Maju-Mundur Pembicaraan Damai Rusia-Ukraina
Mohammad Faizal
Rabu, 23 Maret 2022, 13:58 WIB
Hingga putaran keempat, perundingan perdamaian antara Kremlin dan Kiev belum juga sampai pada titik temu. Sementara, korban militer dan sipil terus berjatuhan.
Sudah Putaran Keempat, Belum Juga Ada Kemajuan Signifikan
Pembicaraan damai antara Rusia dan Ukraina telah memasuki ronde ke-4. Namun demikian, Kremlin menyatakan bahwa pembicaraan damai antara kedua negara belum membuat kemajuan yang signifikan.
Bahkan, Moskow menuduh Kiev menghentikan pembicaraan damai dengan membuat proposal yang tidak dapat diterima oleh Rusia. Kendati menyatakan bersedia bernegosiasi, Kiev menegaskan bahwa Ukraina tetap tidak akan menyerah atau menerima ultimatum Rusia.
Juru bicara Kremlin Dmitry Peskov pada Senin (21/3/2022) mengatakan, kemajuan signifikan dalam pembicaraan masih harus dibuat agar ada dasar bagi kemungkinan pertemuan antara Presiden Vladimir Putin dan timpalannya dari Ukraina Volodymyr Zelenskyy.
"Bagi kami untuk berbicara tentang pertemuan antara kedua presiden, pekerjaan rumah harus dilakukan. Pembicaraan harus diadakan dan hasilnya disepakati," jelas Peskov seperti dikutip dari Reuters. Namun, tegas dia, sejauh ini belum ada kemajuan yang signifikan.
Kremlin mengklaim bahwa Rusia menunjukkan kesediaan lebih dari negosiator Ukraina untuk bekerja menuju kesepakatan pada pembicaraan.
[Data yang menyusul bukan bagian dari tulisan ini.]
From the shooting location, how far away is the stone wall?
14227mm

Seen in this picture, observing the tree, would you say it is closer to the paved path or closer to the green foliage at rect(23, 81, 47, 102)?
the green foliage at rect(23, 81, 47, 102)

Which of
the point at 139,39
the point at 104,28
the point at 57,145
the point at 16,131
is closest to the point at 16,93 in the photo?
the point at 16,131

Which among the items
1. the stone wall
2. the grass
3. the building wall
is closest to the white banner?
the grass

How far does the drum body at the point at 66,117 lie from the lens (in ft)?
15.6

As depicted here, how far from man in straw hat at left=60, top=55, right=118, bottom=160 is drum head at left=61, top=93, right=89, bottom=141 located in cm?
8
Namun, berbeda dengan klaim Kremlin mengenai jalannya perundingan, Turki menilai Rusia-Ukraina telah membuat kemajuan dalam negosiasi untuk menghentikan perang. Kedua belah pihak disebut sudahy mendekati kesepakatan.
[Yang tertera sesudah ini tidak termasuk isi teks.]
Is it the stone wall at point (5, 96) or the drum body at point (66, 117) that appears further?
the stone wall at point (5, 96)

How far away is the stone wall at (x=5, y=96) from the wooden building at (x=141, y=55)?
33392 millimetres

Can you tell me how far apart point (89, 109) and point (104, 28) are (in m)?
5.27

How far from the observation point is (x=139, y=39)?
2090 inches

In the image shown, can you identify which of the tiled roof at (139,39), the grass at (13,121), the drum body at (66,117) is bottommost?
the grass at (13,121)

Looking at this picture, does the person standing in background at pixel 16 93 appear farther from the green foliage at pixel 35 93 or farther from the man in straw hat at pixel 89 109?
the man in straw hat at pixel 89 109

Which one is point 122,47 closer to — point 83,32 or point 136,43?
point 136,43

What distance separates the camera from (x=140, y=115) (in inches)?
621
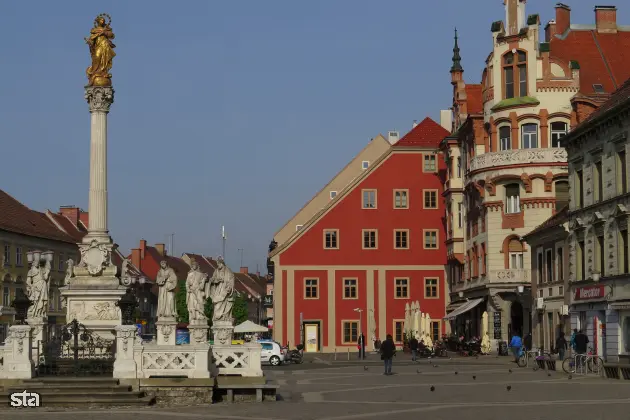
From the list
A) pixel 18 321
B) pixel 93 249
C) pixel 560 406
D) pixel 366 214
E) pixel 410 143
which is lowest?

"Tentu saja, bukan hal yang mudah untuk berdamai saat perang sedang berlangsung, sementara warga sipil terbunuh. Tetapi kami ingin mengatakan bahwa momentum masih diperoleh," kata Menteri Luar Negeri Tuski, Mevlut Cavusoglu, seperti dikutip dari Al Jazeera.
Turki sebagai mediator menilai para pihak hampir mencapai kesepakatan. Cavusoglu mengatakan, Turki telah melakukan kontak dengan tim perunding dari kedua negara. Namun, dia menolak untuk membocorkan rincian pembicaraan.
Menurut Juru Bicara Kepresidenan Turki Ibrahim Kalin, kedua pihak sedang merundingkan enam poin: 1). Netralitas Ukraina, 2). Perlucutan senjata dan jaminan keamanan, 3). De-Nazifikasi, 4). Penghapusan hambatan penggunaan bahasa Rusia di Ukraina, 5). Status republik yang memisahkan diri di wilayah Donbas, dan 6). Status Krimea yang dianeksasi oleh Rusia pada tahun 2014.
Menteri Luar Negeri Rusia Sergei Lavrov dan Dmytro Kuleba dari Ukraina bertemu di kota resor Turki Antalya awal bulan ini. Namun, dalam diskusi-diskusi yang dihadiri Cavusoglu tersebut tidak membuahkan hasil yang konkrit.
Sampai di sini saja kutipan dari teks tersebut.